Columna de Carlos Meléndez: La generación dorada
Arrogarse la superioridad moral es un instrumento político empleado frecuentemente, tanto desde izquierda como de derecha. Los primeros para augurar tiempos revolucionarios, los segundos para imponer orden y defender el statu quo. En los últimos años, en Chile, han sido los sectores progresistas quienes han dominado la narrativa de la autoridad moral, con más talento frente a la perplejidad de sus rivales. Han sabido reproducirla en varios registros (clasista, identitario, de género). Sin lugar a duda, una de las más potentes había sido la de carácter generacional, que no había excedido el plano de lo simbólico y lo tácito, hasta que recientemente fue expresada por el “lapsus” tan comentado de Giorgio Jackson.

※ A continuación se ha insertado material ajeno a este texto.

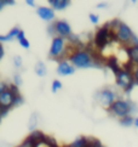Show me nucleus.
Masks as SVG:
<instances>
[{
  "mask_svg": "<svg viewBox=\"0 0 138 147\" xmlns=\"http://www.w3.org/2000/svg\"><path fill=\"white\" fill-rule=\"evenodd\" d=\"M29 130L30 131H34V130H36V125H38V114L36 113H33L30 115V119H29Z\"/></svg>",
  "mask_w": 138,
  "mask_h": 147,
  "instance_id": "a211bd4d",
  "label": "nucleus"
},
{
  "mask_svg": "<svg viewBox=\"0 0 138 147\" xmlns=\"http://www.w3.org/2000/svg\"><path fill=\"white\" fill-rule=\"evenodd\" d=\"M13 65H15V67H17V68L22 67V57H21L19 55L13 56Z\"/></svg>",
  "mask_w": 138,
  "mask_h": 147,
  "instance_id": "b1692460",
  "label": "nucleus"
},
{
  "mask_svg": "<svg viewBox=\"0 0 138 147\" xmlns=\"http://www.w3.org/2000/svg\"><path fill=\"white\" fill-rule=\"evenodd\" d=\"M68 61L75 68H102L105 62L100 59H94L92 54L86 49H75L72 51V54L68 56Z\"/></svg>",
  "mask_w": 138,
  "mask_h": 147,
  "instance_id": "f257e3e1",
  "label": "nucleus"
},
{
  "mask_svg": "<svg viewBox=\"0 0 138 147\" xmlns=\"http://www.w3.org/2000/svg\"><path fill=\"white\" fill-rule=\"evenodd\" d=\"M49 4L56 11H62L70 5V1L69 0H49Z\"/></svg>",
  "mask_w": 138,
  "mask_h": 147,
  "instance_id": "4468645a",
  "label": "nucleus"
},
{
  "mask_svg": "<svg viewBox=\"0 0 138 147\" xmlns=\"http://www.w3.org/2000/svg\"><path fill=\"white\" fill-rule=\"evenodd\" d=\"M24 3L27 4V5H29V6H31V7L35 6V1H33V0H25Z\"/></svg>",
  "mask_w": 138,
  "mask_h": 147,
  "instance_id": "2f4dec72",
  "label": "nucleus"
},
{
  "mask_svg": "<svg viewBox=\"0 0 138 147\" xmlns=\"http://www.w3.org/2000/svg\"><path fill=\"white\" fill-rule=\"evenodd\" d=\"M9 111H10L9 108H6V107H4V106H1V105H0V118L3 119L4 117H6L7 113H9Z\"/></svg>",
  "mask_w": 138,
  "mask_h": 147,
  "instance_id": "393cba45",
  "label": "nucleus"
},
{
  "mask_svg": "<svg viewBox=\"0 0 138 147\" xmlns=\"http://www.w3.org/2000/svg\"><path fill=\"white\" fill-rule=\"evenodd\" d=\"M0 122H1V118H0Z\"/></svg>",
  "mask_w": 138,
  "mask_h": 147,
  "instance_id": "c9c22d12",
  "label": "nucleus"
},
{
  "mask_svg": "<svg viewBox=\"0 0 138 147\" xmlns=\"http://www.w3.org/2000/svg\"><path fill=\"white\" fill-rule=\"evenodd\" d=\"M15 97L16 95L10 90V89H7V90H5L1 95H0V105L6 108H12L15 107Z\"/></svg>",
  "mask_w": 138,
  "mask_h": 147,
  "instance_id": "9b49d317",
  "label": "nucleus"
},
{
  "mask_svg": "<svg viewBox=\"0 0 138 147\" xmlns=\"http://www.w3.org/2000/svg\"><path fill=\"white\" fill-rule=\"evenodd\" d=\"M17 41L19 43V45L22 46V48H24V49H29V48H30L29 40L25 38V34H24V32H23L22 29H21V32H19L18 35H17Z\"/></svg>",
  "mask_w": 138,
  "mask_h": 147,
  "instance_id": "2eb2a0df",
  "label": "nucleus"
},
{
  "mask_svg": "<svg viewBox=\"0 0 138 147\" xmlns=\"http://www.w3.org/2000/svg\"><path fill=\"white\" fill-rule=\"evenodd\" d=\"M111 41H116V36H115L114 30L110 29L109 22H107L103 27L97 29L96 34H94V39H93V46L97 50L102 51Z\"/></svg>",
  "mask_w": 138,
  "mask_h": 147,
  "instance_id": "7ed1b4c3",
  "label": "nucleus"
},
{
  "mask_svg": "<svg viewBox=\"0 0 138 147\" xmlns=\"http://www.w3.org/2000/svg\"><path fill=\"white\" fill-rule=\"evenodd\" d=\"M47 32H49L51 35L56 36V30H55V24H54V23L49 24V27H47Z\"/></svg>",
  "mask_w": 138,
  "mask_h": 147,
  "instance_id": "c756f323",
  "label": "nucleus"
},
{
  "mask_svg": "<svg viewBox=\"0 0 138 147\" xmlns=\"http://www.w3.org/2000/svg\"><path fill=\"white\" fill-rule=\"evenodd\" d=\"M105 66H107L109 69L114 73V74L116 76L118 73L123 69V67L120 66V63H119V61H118V59H116L115 56H110L109 59H107L105 60Z\"/></svg>",
  "mask_w": 138,
  "mask_h": 147,
  "instance_id": "ddd939ff",
  "label": "nucleus"
},
{
  "mask_svg": "<svg viewBox=\"0 0 138 147\" xmlns=\"http://www.w3.org/2000/svg\"><path fill=\"white\" fill-rule=\"evenodd\" d=\"M67 45L68 44H67L64 38H61V36H54V38H52L51 46H50V51H49L50 59L56 60L58 62L63 61L64 57H66Z\"/></svg>",
  "mask_w": 138,
  "mask_h": 147,
  "instance_id": "20e7f679",
  "label": "nucleus"
},
{
  "mask_svg": "<svg viewBox=\"0 0 138 147\" xmlns=\"http://www.w3.org/2000/svg\"><path fill=\"white\" fill-rule=\"evenodd\" d=\"M137 111V106L129 100H124V98H118L116 101L111 105L108 108V112L114 115L116 118H125L127 115H131L132 113H135Z\"/></svg>",
  "mask_w": 138,
  "mask_h": 147,
  "instance_id": "f03ea898",
  "label": "nucleus"
},
{
  "mask_svg": "<svg viewBox=\"0 0 138 147\" xmlns=\"http://www.w3.org/2000/svg\"><path fill=\"white\" fill-rule=\"evenodd\" d=\"M35 73H36V76H38V77H45V76H46L47 68H46V66H45L44 62L39 61L38 63L35 65Z\"/></svg>",
  "mask_w": 138,
  "mask_h": 147,
  "instance_id": "dca6fc26",
  "label": "nucleus"
},
{
  "mask_svg": "<svg viewBox=\"0 0 138 147\" xmlns=\"http://www.w3.org/2000/svg\"><path fill=\"white\" fill-rule=\"evenodd\" d=\"M62 89V83L60 82V80H54L52 82V85H51V91L54 92V94H56L58 90H61Z\"/></svg>",
  "mask_w": 138,
  "mask_h": 147,
  "instance_id": "412c9836",
  "label": "nucleus"
},
{
  "mask_svg": "<svg viewBox=\"0 0 138 147\" xmlns=\"http://www.w3.org/2000/svg\"><path fill=\"white\" fill-rule=\"evenodd\" d=\"M116 41L121 43V45H124V48L132 45V40L135 38V33L132 32V29L129 27V24H126L124 22H120V24L114 29Z\"/></svg>",
  "mask_w": 138,
  "mask_h": 147,
  "instance_id": "423d86ee",
  "label": "nucleus"
},
{
  "mask_svg": "<svg viewBox=\"0 0 138 147\" xmlns=\"http://www.w3.org/2000/svg\"><path fill=\"white\" fill-rule=\"evenodd\" d=\"M16 147H36V145H35L34 141L28 136V138H25L22 141V144H19L18 146H16Z\"/></svg>",
  "mask_w": 138,
  "mask_h": 147,
  "instance_id": "6ab92c4d",
  "label": "nucleus"
},
{
  "mask_svg": "<svg viewBox=\"0 0 138 147\" xmlns=\"http://www.w3.org/2000/svg\"><path fill=\"white\" fill-rule=\"evenodd\" d=\"M9 89H10V90H11V91L15 94V95H21V94H19V89H18V86H17V85H15L13 83H12V84H10V85H9Z\"/></svg>",
  "mask_w": 138,
  "mask_h": 147,
  "instance_id": "a878e982",
  "label": "nucleus"
},
{
  "mask_svg": "<svg viewBox=\"0 0 138 147\" xmlns=\"http://www.w3.org/2000/svg\"><path fill=\"white\" fill-rule=\"evenodd\" d=\"M87 147H104L103 144L96 138H90V141H88V145Z\"/></svg>",
  "mask_w": 138,
  "mask_h": 147,
  "instance_id": "aec40b11",
  "label": "nucleus"
},
{
  "mask_svg": "<svg viewBox=\"0 0 138 147\" xmlns=\"http://www.w3.org/2000/svg\"><path fill=\"white\" fill-rule=\"evenodd\" d=\"M4 6H6V3H5V0H0V11L4 9Z\"/></svg>",
  "mask_w": 138,
  "mask_h": 147,
  "instance_id": "72a5a7b5",
  "label": "nucleus"
},
{
  "mask_svg": "<svg viewBox=\"0 0 138 147\" xmlns=\"http://www.w3.org/2000/svg\"><path fill=\"white\" fill-rule=\"evenodd\" d=\"M94 98H96V101L100 105V106L108 109L111 105L118 100V95H116V92L114 90H111V89L104 88L96 94Z\"/></svg>",
  "mask_w": 138,
  "mask_h": 147,
  "instance_id": "0eeeda50",
  "label": "nucleus"
},
{
  "mask_svg": "<svg viewBox=\"0 0 138 147\" xmlns=\"http://www.w3.org/2000/svg\"><path fill=\"white\" fill-rule=\"evenodd\" d=\"M115 83L119 88L123 89L125 94H130L131 90L136 85L132 72L129 69H125V68H123V69L115 76Z\"/></svg>",
  "mask_w": 138,
  "mask_h": 147,
  "instance_id": "39448f33",
  "label": "nucleus"
},
{
  "mask_svg": "<svg viewBox=\"0 0 138 147\" xmlns=\"http://www.w3.org/2000/svg\"><path fill=\"white\" fill-rule=\"evenodd\" d=\"M57 74L61 77H67V76H72L75 73V67H74L68 60H63L61 62H58L57 66Z\"/></svg>",
  "mask_w": 138,
  "mask_h": 147,
  "instance_id": "1a4fd4ad",
  "label": "nucleus"
},
{
  "mask_svg": "<svg viewBox=\"0 0 138 147\" xmlns=\"http://www.w3.org/2000/svg\"><path fill=\"white\" fill-rule=\"evenodd\" d=\"M22 103H23V97L21 95H16V97H15V107L19 106V105H22Z\"/></svg>",
  "mask_w": 138,
  "mask_h": 147,
  "instance_id": "bb28decb",
  "label": "nucleus"
},
{
  "mask_svg": "<svg viewBox=\"0 0 138 147\" xmlns=\"http://www.w3.org/2000/svg\"><path fill=\"white\" fill-rule=\"evenodd\" d=\"M4 55H5V50H4V46H3V44L0 43V61H1V59L4 57Z\"/></svg>",
  "mask_w": 138,
  "mask_h": 147,
  "instance_id": "7c9ffc66",
  "label": "nucleus"
},
{
  "mask_svg": "<svg viewBox=\"0 0 138 147\" xmlns=\"http://www.w3.org/2000/svg\"><path fill=\"white\" fill-rule=\"evenodd\" d=\"M36 15H38L41 20L46 21V22H51V21H54L56 17L55 10L51 6H39L36 9Z\"/></svg>",
  "mask_w": 138,
  "mask_h": 147,
  "instance_id": "9d476101",
  "label": "nucleus"
},
{
  "mask_svg": "<svg viewBox=\"0 0 138 147\" xmlns=\"http://www.w3.org/2000/svg\"><path fill=\"white\" fill-rule=\"evenodd\" d=\"M88 20H90V22H91L92 24H97L99 22V16L98 15H94V13H90L88 15Z\"/></svg>",
  "mask_w": 138,
  "mask_h": 147,
  "instance_id": "5701e85b",
  "label": "nucleus"
},
{
  "mask_svg": "<svg viewBox=\"0 0 138 147\" xmlns=\"http://www.w3.org/2000/svg\"><path fill=\"white\" fill-rule=\"evenodd\" d=\"M135 127H136V128H138V117H137V118H135Z\"/></svg>",
  "mask_w": 138,
  "mask_h": 147,
  "instance_id": "f704fd0d",
  "label": "nucleus"
},
{
  "mask_svg": "<svg viewBox=\"0 0 138 147\" xmlns=\"http://www.w3.org/2000/svg\"><path fill=\"white\" fill-rule=\"evenodd\" d=\"M55 24V30H56V36H61V38L68 39L72 35V28L66 20H58L54 23Z\"/></svg>",
  "mask_w": 138,
  "mask_h": 147,
  "instance_id": "6e6552de",
  "label": "nucleus"
},
{
  "mask_svg": "<svg viewBox=\"0 0 138 147\" xmlns=\"http://www.w3.org/2000/svg\"><path fill=\"white\" fill-rule=\"evenodd\" d=\"M119 122L123 127H131V125H135V118L132 115H127L125 118L119 119Z\"/></svg>",
  "mask_w": 138,
  "mask_h": 147,
  "instance_id": "f3484780",
  "label": "nucleus"
},
{
  "mask_svg": "<svg viewBox=\"0 0 138 147\" xmlns=\"http://www.w3.org/2000/svg\"><path fill=\"white\" fill-rule=\"evenodd\" d=\"M108 5H107V3H99L98 5H97V9H105Z\"/></svg>",
  "mask_w": 138,
  "mask_h": 147,
  "instance_id": "473e14b6",
  "label": "nucleus"
},
{
  "mask_svg": "<svg viewBox=\"0 0 138 147\" xmlns=\"http://www.w3.org/2000/svg\"><path fill=\"white\" fill-rule=\"evenodd\" d=\"M22 83H23L22 76H21L19 73H16V74L13 76V84H15V85H17V86H19Z\"/></svg>",
  "mask_w": 138,
  "mask_h": 147,
  "instance_id": "4be33fe9",
  "label": "nucleus"
},
{
  "mask_svg": "<svg viewBox=\"0 0 138 147\" xmlns=\"http://www.w3.org/2000/svg\"><path fill=\"white\" fill-rule=\"evenodd\" d=\"M132 74H133V78H135V83H136V85H138V66H135L133 71H132Z\"/></svg>",
  "mask_w": 138,
  "mask_h": 147,
  "instance_id": "cd10ccee",
  "label": "nucleus"
},
{
  "mask_svg": "<svg viewBox=\"0 0 138 147\" xmlns=\"http://www.w3.org/2000/svg\"><path fill=\"white\" fill-rule=\"evenodd\" d=\"M9 89V84H6L5 82H0V95L5 91V90H7Z\"/></svg>",
  "mask_w": 138,
  "mask_h": 147,
  "instance_id": "c85d7f7f",
  "label": "nucleus"
},
{
  "mask_svg": "<svg viewBox=\"0 0 138 147\" xmlns=\"http://www.w3.org/2000/svg\"><path fill=\"white\" fill-rule=\"evenodd\" d=\"M125 51L131 63L133 66H138V45L127 46V48H125Z\"/></svg>",
  "mask_w": 138,
  "mask_h": 147,
  "instance_id": "f8f14e48",
  "label": "nucleus"
}]
</instances>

La generación progresista más joven ha sido sin dudas exitosa electoralmente -con una cuota importante de fortuna. En términos programáticos, no ha ofrecido ninguna sofisticación o giro que los diferencie sustantivamente de sus mayores ideológicos. En términos orgánicos, no han sabido construir nuevos referentes partidarios o sociales que enmienden el abismo existente entre las élites políticas y la sociedad chilena. El colega Juan Pablo Luna ha sido enfático al señalar que el Frente Amplio no tiene “la capacidad para vertebrar y organizar los conflictos que tienen quebrada esta sociedad”. Por más que este novel cohorte político haya levantado las banderas identitarias, tampoco ha innovado en términos movimientistas ni de deliberación ciudadana. Como sostiene el experimentado jurista y exconvencional Agustín Squella, eso de “las nuevas formas de hacer política” ha resultado ser una quimera. Entonces, si la “generación dorada” progresista tiene tantas limitaciones como sus antecesores del mismo espectro, ¿por qué tendrían que sentirse en la cúspide de la pirámide moral?

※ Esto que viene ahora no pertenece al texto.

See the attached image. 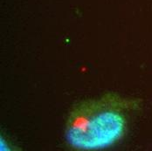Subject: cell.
Wrapping results in <instances>:
<instances>
[{"label":"cell","mask_w":152,"mask_h":151,"mask_svg":"<svg viewBox=\"0 0 152 151\" xmlns=\"http://www.w3.org/2000/svg\"><path fill=\"white\" fill-rule=\"evenodd\" d=\"M142 102L113 93L80 101L67 116L64 132L66 143L82 151L102 150L116 145L127 135L130 118Z\"/></svg>","instance_id":"6da1fadb"}]
</instances>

Una cosa es la superioridad moral como instrumento político (empleado de manera tácita para superar al rival) y otra distinta es creerse el cuento (delatado desde el subconsciente). Porque esto último no solo causa problemas políticos a la interna de una coalición de diversos grupos etarios (resulta muy ofensivo soslayar a los mayores que se enfrentaron a una dictadura, por ejemplo), sino que también produce una lectura equivocada de la realidad. Fue así como la campaña por el plebiscito del 4 de septiembre fue abordada por mucho tiempo, como una victoria en el bolsillo del novel oficialismo y hoy, como se sabe, un escenario que dista muchísimo de aquello.
El uso y abuso de este tipo de narrativas puede crear divisiones morales de la sociedad con resultados contraproducentes para el fortalecimiento democrático, pues estas escisiones son fácilmente empleadas por agentes populistas. Muchas de esas victorias morales posteriores al estallido social, por ejemplo, terminaron siendo pírricas, pues favorecieron a la elección de “independientes” antipartidarios que convirtieron la utopía en revanchismo. Es así como una generación -supuestamente- dorada, puede terminar perdiendo el partido más importante de sus vidas, por autogoles.